"Are you sure you don't want me to walk you to class?"
"Yes don't worry, I'll be fine but thank you. You should go now, I don't want you to be late either!"
"Okay well if that bastard tries anything again I'll bash his head in!"
Telling James about what happened with the professor took a lot off my chest. Plus having him be protective felt good. I still hadn't gathered myself enough to tell him about me and Cody though. I'm was just so unsure about everything.
Cody stared at me from across the room during the whole class. My attentions were so divided it made it impossible for me to concentrate.
I longed to talk to Cody.. even do more with him, but I felt such betrayal even when the thoughts just so much as entered my mind. I wasn't being loyal to James even though he's been my everything for two years. My feelings just ran so deep for the both of them that I was a mess with how to choose.
I didn't want to.
"Alice.. uh hi. How's it going? Its been awhile pizza girl," Cody greeted me, laughing awkwardly. We hadn't seen each other since my little drunk visit I had paid him and in a weird way I could feel the sexual tension rise between us at the mention of pizza.
"James never cheated on me," I blurted quickly under my breath.

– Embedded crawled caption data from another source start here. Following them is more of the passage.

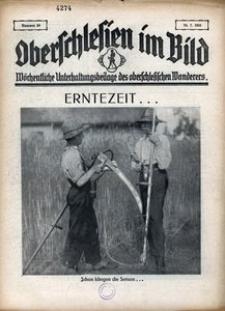Oberschlesien im Bild, 1931, nr 30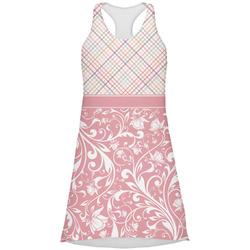 Modern Plaid & Floral Racerback Dress (Personalized)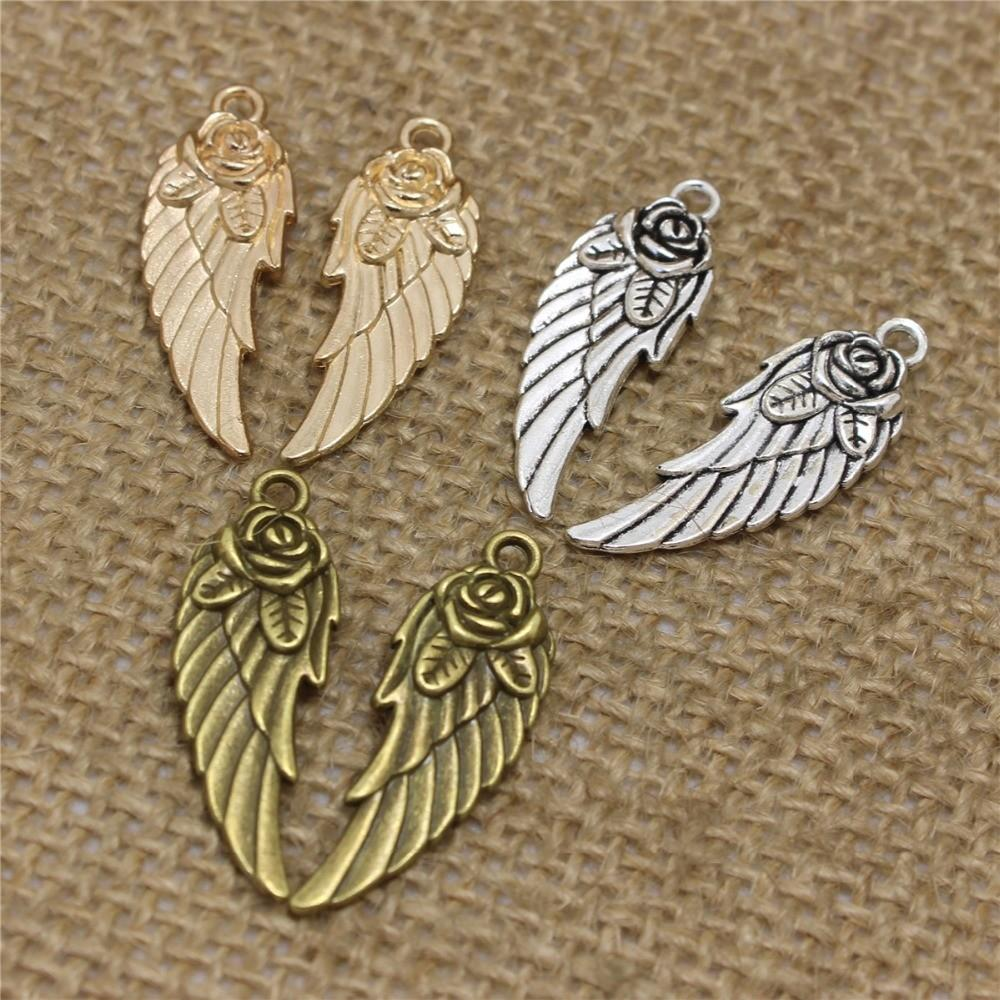 40pcs 30mm Rose Angel Wings Charms Wholesale Two Color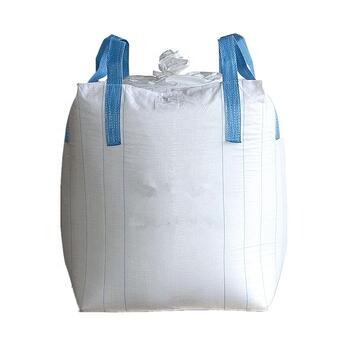 Bulk Bag for Hemp Biomass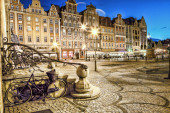 Wroclaw Old Town in the evening. — Stock Photo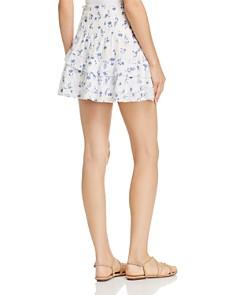 Parker - Valentina Floral Mini Skirt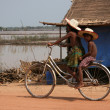 Riding Bicycle - Tonle Sap, Cambodia — Stock Photo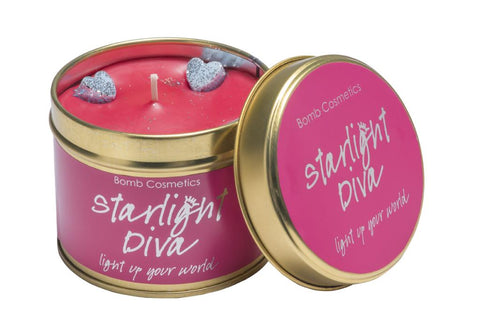 Bomb Cosmetics Starlight Diva Sandalwood and Vetiver Scented Tin Candle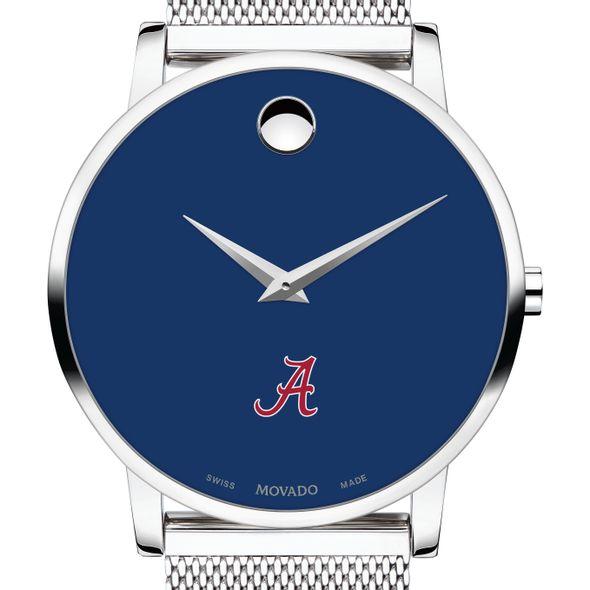 University of Alabama Men's Movado Museum with Blue Dial & Mesh Bracelet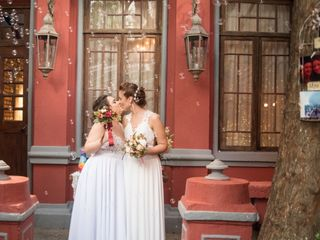 O casamento de Fernanda e Jaqueline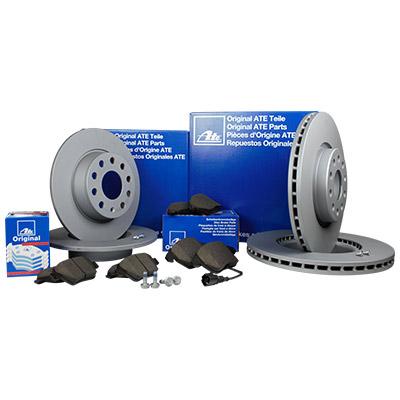 ate bremsen kit set komplett 4 bremsscheiben 8 bremsbel ge vorne hinten ebay. Black Bedroom Furniture Sets. Home Design Ideas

"What?" He asked, confused.
With a sigh and at my consciences tidings, I told him everything; how the whole thing about James cheating was a misunderstanding and how we hadn't broken up, yet.
"Well.. I gotta go.. Maybe we can hangout sometime.. Get some pizza.. Or not.. It doesn't matter.. James can come too I guess, if you want.." Cody rambled nervously.
I sighed. "Yeah hanging out would be nice. I miss you Cody." God it was so true. I did miss him, so much really. Having James back was nice but it just hasn't been the same. Everything feels different. Maybe it's me or maybe it's him but it is so strange. I know James feels it too but I feel like I owe it to him to try and make it work even though all I can think about is Cody..
"I gotta go, say hi to James for me. I'll text you sometime." Cody said as he twiddled his thumbs.
"Okay, I'd like that. Goodbye," I smiled, giving him a quick hug and a friendly kiss on the cheek.
His cheeks lit up at my touch but his eyes remained sad and with one last beat of staring at me with the saddest look I've ever seen, he turned and walked away. My heart pounded, dying to run after him but I knew I had to meet up with James in a matter of minutes.
~ ~ ~
I've never been the sort of person to believe in soul mates and "one true love". But loving two people the way I did did not make any sense either.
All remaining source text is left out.